# Hyperoctahedral group, preliminaries

finite-groupsgr.group-theorysymmetric-groups

I am looking for information on the hyperoctahedral group

From what I understand, the hyperoctahedral group is 'the generalized symmetric group' in the case where $$m=2$$. That is, the hyperoctahedral group = $$S(2,n)$$.

From what I see about the generalized symmetric group,

$$S(1,n)$$ permutes the set $${1, 2, 3, \cdots, n}$$
ie $$S(1,n)= \hspace{.15cm}\langle(12),(23),\cdots,(n-1 \hspace{.2cm}n)\rangle,$$

It was my intuition that
$$S(2,n)$$ permutes the set $$\{1_a, 2_a, 3_a, \cdots, n_a, 1_b, 2_b, 3_b, \cdots, n_b\}$$
ie $$S(2,n)= \hspace{.15cm}\langle(12)_a,(23)_a,\cdots,(n-1\hspace{.2cm}n)_a, (12)_b,(23)_b,\cdots,(n-1\hspace{.2cm}n)_b\rangle$$

but was told this is not the case. Instead, $$S(2,n)=\mathbb{Z}_2^n \rtimes S_n$$. How then is $$S(2,n)$$ isomorphic to the signed permutation group?

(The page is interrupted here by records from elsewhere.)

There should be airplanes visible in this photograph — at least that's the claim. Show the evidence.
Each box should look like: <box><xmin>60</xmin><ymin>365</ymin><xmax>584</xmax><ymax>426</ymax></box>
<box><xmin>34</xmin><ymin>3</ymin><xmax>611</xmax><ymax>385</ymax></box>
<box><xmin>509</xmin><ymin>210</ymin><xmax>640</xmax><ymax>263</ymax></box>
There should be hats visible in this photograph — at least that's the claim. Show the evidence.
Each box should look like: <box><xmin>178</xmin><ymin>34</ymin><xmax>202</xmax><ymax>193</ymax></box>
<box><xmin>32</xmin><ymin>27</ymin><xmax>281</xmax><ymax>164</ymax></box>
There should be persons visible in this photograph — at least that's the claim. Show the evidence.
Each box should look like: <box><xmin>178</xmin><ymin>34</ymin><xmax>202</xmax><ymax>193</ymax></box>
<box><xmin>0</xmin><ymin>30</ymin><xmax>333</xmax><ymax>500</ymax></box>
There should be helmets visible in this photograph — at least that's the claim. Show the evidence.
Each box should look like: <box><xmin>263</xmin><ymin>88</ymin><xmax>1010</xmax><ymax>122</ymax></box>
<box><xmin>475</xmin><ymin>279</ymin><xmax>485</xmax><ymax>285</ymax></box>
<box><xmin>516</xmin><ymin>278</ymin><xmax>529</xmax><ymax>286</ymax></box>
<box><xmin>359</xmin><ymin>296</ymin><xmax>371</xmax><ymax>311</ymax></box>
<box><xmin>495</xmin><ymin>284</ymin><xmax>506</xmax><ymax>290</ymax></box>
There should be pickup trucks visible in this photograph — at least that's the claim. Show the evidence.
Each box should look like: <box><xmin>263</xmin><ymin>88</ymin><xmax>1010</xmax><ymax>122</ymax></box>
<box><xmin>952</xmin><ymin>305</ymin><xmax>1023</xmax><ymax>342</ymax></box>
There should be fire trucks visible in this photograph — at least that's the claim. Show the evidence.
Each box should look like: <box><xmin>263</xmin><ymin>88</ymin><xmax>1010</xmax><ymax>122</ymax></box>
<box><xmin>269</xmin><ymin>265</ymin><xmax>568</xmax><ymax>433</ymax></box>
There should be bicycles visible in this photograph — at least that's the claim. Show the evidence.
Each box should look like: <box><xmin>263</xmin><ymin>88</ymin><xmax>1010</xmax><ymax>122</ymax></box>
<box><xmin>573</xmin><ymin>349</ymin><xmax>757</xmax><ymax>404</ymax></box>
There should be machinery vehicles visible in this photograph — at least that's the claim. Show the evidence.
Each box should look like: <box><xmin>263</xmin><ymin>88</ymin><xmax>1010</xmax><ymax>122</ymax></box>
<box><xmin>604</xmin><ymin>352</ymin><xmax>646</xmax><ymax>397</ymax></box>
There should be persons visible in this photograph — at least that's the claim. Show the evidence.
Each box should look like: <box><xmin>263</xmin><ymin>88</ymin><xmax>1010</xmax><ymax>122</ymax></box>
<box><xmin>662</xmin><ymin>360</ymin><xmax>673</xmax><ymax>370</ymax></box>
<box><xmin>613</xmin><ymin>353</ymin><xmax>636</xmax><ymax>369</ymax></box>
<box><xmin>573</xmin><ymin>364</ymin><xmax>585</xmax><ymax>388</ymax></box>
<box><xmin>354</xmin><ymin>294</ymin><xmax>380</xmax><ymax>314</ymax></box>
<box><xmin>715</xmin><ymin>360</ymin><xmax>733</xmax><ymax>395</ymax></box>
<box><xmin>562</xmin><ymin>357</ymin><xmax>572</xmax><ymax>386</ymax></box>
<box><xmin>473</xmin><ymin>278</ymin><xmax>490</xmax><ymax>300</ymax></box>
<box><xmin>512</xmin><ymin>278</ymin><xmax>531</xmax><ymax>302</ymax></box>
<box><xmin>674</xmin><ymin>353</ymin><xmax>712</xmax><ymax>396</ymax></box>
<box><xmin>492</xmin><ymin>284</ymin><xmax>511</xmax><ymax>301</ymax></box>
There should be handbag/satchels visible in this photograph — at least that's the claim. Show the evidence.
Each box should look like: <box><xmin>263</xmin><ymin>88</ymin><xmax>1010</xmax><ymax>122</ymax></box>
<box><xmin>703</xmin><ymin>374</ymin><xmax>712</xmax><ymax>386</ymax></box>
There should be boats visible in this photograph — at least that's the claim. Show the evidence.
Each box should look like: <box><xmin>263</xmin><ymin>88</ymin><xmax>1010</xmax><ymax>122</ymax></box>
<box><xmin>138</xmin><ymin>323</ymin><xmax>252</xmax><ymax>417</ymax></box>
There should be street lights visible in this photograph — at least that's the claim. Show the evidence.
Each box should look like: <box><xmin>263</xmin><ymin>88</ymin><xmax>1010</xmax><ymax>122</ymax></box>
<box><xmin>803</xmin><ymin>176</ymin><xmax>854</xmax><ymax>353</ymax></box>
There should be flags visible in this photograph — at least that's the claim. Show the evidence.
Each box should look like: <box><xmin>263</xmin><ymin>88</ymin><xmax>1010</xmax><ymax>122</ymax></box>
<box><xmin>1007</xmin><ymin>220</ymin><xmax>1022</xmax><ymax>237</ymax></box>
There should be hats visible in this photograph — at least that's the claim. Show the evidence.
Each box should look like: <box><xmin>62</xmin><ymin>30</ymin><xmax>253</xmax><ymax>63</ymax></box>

–Can someone give me some intuition on how this relates to the symmetries of octahedrons and their $$n$$-dimensional analogues? (For instance, we know that $$S(2,n)=\mathbb{Z}_2^n \rtimes S_n$$. Since there are 48 symmetries of the octahedron/cube, I assume this is $$\mathbb{Z}_2^3\times S_3$$ (ie n=3). How does this relate to the symmetries of the cube?)

— We used the semi-direct product in our definition (which I have no experience with). Can I list the elements as I would have expected to with the direct product (ie $$(\bar{0},\bar{1},\bar{0},(123)) \in S(2,3)$$)?

Is it true that $$S(2,3)=<(16),(35),(42),(13)(65),(14)(62),(45)(23)>$$?

The hyperoctahedron has $$n$$ diagonals between opposite vertices, let's number them from $$1$$ to $$n$$, and name the vertices of the $$i$$-th diagonal $$+i$$ and $$-i$$ (arbitrarily).
What are the permutations $$\sigma$$ of the vertices that corresponds to isometries of the hyperoctahedron? The key observation is that opposite vertices are send to opposite vertices, so $$\sigma(-i)=-\sigma(i)$$. Other than that, there are no restriction: one can permute the diagonals as we want (this gives the $$S_n$$ factor), and then flip them independently (this gives the $$\mathbb Z_2^n$$ factor). In short, the hyperoctahedral group consists of all permutations $$\sigma\colon\{\pm 1,\pm 2,\ldots,\pm n\}\to\{\pm 1,\pm 2,\ldots,\pm n\}$$ such that $$\sigma(-i)=-\sigma(i)$$.